→ Required action
List, from the lines below, each one with "modal" in it.

──────── Exercise data

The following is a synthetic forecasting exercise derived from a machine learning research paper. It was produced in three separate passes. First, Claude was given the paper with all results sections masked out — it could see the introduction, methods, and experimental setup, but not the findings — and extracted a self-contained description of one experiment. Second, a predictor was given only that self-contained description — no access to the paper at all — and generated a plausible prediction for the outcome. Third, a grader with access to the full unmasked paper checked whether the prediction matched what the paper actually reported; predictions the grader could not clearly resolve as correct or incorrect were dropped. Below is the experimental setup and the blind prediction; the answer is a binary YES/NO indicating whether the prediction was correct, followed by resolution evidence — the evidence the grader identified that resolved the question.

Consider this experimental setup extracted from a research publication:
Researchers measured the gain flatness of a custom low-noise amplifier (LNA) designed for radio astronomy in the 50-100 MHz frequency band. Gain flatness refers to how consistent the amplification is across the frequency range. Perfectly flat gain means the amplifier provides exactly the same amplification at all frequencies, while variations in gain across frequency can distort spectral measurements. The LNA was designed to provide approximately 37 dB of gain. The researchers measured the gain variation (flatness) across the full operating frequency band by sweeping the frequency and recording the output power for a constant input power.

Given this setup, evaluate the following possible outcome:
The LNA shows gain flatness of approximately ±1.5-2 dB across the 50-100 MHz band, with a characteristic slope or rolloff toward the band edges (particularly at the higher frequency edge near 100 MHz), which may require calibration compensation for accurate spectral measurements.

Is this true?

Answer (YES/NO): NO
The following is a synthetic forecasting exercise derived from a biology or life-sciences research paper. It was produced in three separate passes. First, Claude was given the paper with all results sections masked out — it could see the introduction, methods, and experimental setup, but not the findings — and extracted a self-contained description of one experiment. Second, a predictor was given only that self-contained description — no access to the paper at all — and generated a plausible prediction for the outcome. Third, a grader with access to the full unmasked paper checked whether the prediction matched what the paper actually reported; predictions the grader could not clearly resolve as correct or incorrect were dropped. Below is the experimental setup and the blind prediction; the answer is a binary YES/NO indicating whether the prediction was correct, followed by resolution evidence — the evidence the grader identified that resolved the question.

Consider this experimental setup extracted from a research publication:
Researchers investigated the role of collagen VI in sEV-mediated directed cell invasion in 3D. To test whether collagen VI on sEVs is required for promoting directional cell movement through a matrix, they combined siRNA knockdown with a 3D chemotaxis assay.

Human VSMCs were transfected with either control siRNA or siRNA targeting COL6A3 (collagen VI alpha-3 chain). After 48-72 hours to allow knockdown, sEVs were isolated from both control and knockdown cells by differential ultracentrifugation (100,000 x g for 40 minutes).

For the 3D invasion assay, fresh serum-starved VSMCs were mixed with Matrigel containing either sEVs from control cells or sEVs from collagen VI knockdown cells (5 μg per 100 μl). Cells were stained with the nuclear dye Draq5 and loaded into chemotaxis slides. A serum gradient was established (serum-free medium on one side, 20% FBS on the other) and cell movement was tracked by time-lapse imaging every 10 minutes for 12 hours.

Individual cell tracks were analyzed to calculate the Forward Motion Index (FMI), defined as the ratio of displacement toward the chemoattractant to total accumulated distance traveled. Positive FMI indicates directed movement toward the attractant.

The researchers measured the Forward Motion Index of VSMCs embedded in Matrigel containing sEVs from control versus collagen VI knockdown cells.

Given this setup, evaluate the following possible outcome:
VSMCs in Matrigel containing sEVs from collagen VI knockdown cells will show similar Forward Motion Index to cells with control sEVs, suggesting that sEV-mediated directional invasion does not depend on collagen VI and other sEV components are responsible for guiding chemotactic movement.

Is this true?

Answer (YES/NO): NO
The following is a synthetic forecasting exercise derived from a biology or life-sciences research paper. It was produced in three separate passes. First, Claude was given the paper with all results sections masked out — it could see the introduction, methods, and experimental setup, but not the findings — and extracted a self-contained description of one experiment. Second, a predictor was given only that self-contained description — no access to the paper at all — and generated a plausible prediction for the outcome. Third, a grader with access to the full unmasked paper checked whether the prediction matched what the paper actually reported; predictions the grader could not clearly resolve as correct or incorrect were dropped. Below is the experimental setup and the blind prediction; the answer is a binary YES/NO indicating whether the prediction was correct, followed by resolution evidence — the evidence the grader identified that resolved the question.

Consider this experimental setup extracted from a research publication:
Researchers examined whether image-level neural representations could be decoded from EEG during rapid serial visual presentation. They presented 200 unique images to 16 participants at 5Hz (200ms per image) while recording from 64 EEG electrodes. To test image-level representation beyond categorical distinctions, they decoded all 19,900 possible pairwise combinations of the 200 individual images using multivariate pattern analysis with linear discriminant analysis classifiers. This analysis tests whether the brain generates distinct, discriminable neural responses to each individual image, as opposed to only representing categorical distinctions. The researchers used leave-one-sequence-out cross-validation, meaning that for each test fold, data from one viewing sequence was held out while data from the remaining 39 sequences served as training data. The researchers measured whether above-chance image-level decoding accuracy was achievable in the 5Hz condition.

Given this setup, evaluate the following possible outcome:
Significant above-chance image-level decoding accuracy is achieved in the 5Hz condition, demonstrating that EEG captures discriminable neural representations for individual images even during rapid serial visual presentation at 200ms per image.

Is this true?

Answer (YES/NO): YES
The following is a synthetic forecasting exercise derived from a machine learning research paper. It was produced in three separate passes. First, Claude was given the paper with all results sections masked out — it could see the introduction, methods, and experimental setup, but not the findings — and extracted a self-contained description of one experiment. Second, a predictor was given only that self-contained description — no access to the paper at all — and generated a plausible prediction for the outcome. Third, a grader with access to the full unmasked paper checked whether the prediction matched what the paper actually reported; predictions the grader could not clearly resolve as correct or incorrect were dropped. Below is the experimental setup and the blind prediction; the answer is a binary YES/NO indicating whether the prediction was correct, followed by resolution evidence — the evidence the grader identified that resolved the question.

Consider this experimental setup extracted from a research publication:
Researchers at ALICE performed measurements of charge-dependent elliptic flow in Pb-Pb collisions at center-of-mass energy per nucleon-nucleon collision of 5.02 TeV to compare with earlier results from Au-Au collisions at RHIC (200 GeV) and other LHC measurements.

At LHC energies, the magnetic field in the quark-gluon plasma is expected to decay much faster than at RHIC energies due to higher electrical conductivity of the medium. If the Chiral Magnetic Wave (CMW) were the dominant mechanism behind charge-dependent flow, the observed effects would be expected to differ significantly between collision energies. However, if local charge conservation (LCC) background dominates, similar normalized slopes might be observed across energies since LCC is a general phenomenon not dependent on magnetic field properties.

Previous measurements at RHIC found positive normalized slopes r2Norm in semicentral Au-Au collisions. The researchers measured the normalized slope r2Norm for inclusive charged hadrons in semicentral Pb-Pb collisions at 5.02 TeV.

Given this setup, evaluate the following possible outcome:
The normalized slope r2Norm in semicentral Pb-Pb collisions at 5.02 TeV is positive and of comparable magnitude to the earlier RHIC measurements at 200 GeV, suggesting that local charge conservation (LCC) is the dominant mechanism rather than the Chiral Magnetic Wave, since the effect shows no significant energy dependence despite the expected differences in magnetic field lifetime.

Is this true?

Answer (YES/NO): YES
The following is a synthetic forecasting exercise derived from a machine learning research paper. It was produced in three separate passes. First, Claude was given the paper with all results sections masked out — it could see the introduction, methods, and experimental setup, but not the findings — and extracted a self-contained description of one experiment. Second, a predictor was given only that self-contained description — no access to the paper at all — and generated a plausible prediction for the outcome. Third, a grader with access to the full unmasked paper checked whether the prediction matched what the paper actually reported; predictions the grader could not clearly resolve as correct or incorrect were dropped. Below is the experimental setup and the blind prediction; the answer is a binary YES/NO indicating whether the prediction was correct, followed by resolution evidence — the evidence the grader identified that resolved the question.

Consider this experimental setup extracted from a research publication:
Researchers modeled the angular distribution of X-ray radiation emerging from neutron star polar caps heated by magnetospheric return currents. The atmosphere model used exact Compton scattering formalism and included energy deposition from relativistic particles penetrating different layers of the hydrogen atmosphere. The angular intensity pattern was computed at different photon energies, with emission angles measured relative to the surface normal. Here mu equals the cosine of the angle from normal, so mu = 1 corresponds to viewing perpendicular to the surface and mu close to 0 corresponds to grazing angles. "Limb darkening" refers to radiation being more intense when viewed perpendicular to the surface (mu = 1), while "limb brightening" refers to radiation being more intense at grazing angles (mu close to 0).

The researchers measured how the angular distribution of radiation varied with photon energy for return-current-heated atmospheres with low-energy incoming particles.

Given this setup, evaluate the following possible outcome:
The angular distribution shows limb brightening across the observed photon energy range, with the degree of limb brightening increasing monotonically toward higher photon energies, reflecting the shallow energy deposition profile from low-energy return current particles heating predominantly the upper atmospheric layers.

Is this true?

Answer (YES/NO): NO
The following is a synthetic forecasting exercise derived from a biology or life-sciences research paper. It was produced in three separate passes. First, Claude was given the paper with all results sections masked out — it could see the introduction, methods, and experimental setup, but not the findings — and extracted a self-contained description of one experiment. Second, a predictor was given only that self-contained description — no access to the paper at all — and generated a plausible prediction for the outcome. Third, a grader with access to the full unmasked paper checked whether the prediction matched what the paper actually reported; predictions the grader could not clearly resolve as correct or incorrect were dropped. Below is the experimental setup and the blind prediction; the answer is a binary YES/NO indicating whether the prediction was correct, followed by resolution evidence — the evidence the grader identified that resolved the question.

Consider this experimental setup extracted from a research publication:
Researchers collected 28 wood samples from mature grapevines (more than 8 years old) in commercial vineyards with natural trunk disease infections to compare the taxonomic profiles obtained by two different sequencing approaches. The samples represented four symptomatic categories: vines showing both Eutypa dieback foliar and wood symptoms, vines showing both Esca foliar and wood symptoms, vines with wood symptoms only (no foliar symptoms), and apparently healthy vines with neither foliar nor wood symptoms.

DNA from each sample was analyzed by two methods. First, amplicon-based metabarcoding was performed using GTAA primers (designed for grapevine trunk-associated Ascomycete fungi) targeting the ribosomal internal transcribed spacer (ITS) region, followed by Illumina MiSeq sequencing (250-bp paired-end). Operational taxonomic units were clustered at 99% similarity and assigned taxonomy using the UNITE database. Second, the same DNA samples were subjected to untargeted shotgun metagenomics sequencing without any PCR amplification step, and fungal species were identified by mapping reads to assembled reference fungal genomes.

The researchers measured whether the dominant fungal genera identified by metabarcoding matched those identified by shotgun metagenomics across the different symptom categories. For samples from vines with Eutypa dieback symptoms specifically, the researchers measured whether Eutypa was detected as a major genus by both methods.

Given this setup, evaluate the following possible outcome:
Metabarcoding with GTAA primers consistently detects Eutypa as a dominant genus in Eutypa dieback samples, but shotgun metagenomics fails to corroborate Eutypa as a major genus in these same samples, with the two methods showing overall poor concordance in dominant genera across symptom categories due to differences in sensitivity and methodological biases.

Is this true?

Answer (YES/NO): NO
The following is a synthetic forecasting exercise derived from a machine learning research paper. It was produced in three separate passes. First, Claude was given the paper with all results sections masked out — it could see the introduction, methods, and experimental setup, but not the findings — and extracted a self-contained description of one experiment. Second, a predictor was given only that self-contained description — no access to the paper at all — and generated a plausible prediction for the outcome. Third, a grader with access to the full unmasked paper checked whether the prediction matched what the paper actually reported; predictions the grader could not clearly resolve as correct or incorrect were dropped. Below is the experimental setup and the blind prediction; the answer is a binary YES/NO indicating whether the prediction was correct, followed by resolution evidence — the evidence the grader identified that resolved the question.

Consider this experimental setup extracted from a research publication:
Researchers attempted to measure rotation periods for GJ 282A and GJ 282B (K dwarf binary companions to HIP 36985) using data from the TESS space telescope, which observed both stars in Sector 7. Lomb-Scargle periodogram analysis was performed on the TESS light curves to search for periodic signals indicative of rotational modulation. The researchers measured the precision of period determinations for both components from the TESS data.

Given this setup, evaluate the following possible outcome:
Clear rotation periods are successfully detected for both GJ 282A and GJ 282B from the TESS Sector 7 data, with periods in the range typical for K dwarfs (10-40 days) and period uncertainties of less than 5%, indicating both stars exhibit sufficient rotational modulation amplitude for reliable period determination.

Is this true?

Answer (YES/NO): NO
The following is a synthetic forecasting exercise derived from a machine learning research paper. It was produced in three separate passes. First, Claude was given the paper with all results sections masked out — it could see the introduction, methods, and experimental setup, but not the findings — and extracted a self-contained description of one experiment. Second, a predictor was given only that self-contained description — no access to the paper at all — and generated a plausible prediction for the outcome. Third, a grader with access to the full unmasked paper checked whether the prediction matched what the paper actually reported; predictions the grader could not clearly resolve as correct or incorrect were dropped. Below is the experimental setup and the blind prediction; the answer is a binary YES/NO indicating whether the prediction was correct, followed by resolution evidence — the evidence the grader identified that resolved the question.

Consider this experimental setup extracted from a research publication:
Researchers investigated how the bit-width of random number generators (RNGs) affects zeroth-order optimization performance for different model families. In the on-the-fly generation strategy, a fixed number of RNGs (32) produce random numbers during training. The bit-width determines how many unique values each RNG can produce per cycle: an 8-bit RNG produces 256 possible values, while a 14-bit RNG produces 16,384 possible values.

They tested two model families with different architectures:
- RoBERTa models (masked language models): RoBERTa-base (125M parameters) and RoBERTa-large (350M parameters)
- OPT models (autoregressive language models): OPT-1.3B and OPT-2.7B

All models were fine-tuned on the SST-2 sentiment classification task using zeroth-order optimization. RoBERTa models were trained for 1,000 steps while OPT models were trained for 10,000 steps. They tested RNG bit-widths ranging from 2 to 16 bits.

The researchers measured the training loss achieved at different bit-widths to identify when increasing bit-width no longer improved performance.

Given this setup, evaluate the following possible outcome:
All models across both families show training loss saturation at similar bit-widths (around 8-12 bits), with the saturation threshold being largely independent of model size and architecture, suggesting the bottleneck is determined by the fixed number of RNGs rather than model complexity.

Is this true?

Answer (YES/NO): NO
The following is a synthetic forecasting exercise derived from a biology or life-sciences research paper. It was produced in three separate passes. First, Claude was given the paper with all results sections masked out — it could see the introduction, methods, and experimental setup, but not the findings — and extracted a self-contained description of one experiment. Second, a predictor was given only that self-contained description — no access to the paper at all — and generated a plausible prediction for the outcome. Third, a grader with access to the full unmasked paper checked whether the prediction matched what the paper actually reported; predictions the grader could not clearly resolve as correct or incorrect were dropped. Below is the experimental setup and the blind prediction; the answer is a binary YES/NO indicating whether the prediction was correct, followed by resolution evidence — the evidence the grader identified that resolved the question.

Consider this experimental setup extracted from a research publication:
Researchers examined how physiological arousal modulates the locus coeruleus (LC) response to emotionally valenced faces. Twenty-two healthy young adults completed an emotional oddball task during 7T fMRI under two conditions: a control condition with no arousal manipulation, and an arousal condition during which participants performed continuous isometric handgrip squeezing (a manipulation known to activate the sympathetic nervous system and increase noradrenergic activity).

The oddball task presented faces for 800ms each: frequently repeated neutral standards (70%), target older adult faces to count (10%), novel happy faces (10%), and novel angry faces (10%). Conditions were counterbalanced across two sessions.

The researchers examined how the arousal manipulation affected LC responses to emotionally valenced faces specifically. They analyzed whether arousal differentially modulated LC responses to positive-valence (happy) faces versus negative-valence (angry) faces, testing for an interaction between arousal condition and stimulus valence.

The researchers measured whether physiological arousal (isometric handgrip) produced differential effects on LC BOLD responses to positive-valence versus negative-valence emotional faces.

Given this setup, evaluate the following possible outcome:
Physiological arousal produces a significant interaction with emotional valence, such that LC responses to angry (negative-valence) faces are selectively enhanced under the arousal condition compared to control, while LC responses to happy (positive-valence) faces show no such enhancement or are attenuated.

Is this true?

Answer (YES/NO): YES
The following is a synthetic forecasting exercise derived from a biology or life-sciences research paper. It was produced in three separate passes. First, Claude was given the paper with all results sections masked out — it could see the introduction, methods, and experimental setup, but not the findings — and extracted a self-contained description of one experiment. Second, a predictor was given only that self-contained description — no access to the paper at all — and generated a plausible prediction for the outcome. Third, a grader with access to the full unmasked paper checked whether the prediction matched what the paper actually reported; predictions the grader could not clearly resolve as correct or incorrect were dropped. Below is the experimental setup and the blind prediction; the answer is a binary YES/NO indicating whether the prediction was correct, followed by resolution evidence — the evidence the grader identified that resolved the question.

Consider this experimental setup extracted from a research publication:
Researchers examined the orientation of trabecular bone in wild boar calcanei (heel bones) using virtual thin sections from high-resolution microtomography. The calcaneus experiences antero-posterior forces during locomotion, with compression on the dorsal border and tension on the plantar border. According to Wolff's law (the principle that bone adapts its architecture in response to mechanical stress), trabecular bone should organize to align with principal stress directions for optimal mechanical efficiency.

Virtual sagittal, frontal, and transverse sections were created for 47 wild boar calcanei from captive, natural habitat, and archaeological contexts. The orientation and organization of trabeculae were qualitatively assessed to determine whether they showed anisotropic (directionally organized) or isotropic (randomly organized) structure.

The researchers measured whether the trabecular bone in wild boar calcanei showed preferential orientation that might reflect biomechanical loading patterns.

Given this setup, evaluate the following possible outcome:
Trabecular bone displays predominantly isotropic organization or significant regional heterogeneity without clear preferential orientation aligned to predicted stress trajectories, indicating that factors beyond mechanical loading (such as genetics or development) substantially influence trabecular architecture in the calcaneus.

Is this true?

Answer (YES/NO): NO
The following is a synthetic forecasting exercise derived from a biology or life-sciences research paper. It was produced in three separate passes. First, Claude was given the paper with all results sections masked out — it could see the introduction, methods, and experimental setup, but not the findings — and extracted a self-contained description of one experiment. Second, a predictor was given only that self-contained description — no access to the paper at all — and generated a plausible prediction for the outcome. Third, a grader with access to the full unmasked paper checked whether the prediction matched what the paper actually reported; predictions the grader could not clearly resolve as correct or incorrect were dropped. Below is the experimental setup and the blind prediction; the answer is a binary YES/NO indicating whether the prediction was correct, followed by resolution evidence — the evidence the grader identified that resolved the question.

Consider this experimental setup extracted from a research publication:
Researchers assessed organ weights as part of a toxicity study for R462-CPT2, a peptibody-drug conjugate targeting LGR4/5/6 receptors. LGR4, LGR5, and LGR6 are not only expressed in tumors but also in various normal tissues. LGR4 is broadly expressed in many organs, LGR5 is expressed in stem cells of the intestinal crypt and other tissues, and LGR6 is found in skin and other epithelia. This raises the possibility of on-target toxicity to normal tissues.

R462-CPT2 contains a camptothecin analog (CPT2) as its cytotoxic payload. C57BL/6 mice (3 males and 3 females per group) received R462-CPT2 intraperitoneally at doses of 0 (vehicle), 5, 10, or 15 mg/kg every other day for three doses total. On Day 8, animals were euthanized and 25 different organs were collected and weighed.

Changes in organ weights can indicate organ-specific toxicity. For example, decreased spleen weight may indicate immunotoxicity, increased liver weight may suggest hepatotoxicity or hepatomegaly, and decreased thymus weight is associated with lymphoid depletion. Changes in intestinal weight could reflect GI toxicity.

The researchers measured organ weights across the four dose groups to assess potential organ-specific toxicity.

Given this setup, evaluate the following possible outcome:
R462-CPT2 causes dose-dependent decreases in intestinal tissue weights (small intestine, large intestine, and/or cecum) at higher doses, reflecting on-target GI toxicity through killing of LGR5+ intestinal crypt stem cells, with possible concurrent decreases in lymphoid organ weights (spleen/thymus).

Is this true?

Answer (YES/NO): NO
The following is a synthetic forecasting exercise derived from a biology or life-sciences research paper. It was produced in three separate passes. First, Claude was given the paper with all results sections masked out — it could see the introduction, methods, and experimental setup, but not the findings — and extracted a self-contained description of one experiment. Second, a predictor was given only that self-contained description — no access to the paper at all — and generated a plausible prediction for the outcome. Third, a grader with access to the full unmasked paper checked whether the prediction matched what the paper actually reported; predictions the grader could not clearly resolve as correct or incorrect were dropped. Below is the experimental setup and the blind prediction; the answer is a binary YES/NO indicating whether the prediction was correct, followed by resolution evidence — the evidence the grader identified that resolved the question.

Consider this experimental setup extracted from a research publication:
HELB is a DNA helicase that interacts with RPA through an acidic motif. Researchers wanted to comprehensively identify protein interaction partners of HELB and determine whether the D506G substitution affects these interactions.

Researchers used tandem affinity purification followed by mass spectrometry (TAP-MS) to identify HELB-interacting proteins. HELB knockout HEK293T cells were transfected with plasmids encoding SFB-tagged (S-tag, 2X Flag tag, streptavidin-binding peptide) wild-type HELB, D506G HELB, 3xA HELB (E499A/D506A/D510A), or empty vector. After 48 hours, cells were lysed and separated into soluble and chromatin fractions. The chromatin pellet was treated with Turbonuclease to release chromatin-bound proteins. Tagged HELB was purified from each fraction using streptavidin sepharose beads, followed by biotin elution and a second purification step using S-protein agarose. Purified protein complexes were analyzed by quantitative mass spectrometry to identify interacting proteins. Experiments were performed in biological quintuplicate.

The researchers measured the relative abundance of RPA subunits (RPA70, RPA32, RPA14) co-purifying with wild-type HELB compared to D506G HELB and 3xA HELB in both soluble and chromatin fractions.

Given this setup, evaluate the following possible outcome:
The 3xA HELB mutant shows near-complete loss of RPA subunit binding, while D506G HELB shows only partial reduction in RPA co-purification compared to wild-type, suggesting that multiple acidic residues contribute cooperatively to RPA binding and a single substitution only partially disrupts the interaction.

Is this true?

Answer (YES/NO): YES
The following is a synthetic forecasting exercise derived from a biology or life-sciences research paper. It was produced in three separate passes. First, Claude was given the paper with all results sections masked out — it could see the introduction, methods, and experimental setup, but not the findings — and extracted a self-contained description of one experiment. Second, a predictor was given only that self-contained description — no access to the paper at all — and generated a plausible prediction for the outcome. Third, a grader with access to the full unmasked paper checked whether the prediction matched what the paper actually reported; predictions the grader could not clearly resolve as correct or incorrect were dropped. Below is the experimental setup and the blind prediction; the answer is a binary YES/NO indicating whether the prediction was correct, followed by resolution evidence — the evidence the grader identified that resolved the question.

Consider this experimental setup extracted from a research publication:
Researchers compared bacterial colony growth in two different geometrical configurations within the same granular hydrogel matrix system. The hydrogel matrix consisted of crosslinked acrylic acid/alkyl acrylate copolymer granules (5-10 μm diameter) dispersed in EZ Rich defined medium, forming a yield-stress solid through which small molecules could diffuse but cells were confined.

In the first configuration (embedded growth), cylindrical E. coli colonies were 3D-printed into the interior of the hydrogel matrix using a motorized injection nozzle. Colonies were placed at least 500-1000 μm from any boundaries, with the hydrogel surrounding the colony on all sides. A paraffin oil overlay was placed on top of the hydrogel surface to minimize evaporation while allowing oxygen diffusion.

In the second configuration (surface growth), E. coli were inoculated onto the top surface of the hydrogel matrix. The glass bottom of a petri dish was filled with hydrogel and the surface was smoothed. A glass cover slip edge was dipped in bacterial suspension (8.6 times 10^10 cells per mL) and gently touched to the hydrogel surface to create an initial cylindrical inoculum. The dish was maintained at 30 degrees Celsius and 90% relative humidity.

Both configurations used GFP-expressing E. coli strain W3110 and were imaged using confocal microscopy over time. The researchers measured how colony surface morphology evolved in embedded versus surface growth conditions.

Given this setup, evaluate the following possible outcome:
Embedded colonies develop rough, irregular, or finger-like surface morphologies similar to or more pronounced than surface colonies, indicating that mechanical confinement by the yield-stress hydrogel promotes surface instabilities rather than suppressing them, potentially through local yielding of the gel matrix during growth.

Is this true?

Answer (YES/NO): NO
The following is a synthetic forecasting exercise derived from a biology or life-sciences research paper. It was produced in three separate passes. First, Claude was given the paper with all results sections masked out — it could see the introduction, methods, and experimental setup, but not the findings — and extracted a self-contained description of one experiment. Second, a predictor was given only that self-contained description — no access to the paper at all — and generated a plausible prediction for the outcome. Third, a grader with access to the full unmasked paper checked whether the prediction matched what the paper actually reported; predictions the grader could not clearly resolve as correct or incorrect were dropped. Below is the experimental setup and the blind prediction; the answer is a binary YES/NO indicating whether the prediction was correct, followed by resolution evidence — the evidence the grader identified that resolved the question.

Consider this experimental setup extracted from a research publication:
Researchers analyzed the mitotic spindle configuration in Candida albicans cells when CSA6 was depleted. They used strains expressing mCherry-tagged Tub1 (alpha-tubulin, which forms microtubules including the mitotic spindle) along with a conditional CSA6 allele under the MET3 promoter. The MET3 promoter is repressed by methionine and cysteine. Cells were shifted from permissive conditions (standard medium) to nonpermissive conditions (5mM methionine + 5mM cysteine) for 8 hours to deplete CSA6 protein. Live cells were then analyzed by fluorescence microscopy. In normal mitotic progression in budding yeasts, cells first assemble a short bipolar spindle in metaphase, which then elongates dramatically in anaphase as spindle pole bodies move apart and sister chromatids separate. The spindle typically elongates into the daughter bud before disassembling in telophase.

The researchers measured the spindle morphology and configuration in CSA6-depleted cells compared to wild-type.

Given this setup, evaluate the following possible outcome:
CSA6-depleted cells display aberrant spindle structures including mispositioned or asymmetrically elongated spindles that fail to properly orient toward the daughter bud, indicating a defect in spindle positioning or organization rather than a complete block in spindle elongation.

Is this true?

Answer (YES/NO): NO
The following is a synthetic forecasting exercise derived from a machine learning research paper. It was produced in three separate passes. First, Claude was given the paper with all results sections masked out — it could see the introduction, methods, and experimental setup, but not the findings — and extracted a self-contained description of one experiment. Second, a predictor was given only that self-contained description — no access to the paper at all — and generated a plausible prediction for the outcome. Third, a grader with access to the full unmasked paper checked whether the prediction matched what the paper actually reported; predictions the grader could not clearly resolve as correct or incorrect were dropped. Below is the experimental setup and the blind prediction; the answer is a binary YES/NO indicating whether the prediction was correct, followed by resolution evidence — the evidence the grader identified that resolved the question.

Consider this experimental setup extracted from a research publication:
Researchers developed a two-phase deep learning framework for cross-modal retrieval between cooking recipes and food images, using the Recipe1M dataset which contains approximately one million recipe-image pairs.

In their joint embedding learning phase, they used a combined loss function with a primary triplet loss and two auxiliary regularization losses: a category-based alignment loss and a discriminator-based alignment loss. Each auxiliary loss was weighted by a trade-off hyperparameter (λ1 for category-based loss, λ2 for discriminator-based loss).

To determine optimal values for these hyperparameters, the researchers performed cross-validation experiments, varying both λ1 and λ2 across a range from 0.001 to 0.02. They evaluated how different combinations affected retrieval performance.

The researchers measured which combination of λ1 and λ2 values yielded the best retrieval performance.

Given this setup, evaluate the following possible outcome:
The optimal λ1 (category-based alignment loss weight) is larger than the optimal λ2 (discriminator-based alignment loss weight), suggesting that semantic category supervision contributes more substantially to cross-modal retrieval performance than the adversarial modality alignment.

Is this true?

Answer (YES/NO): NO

────────────────

→ Finished task
Researchers developed a two-phase deep learning framework for cross-modal retrieval between cooking recipes and food images, using the Recipe1M dataset which contains approximately one million recipe-image pairs.
The optimal λ1 (category-based alignment loss weight) is larger than the optimal λ2 (discriminator-based alignment loss weight), suggesting that semantic category supervision contributes more substantially to cross-modal retrieval performance than the adversarial modality alignment.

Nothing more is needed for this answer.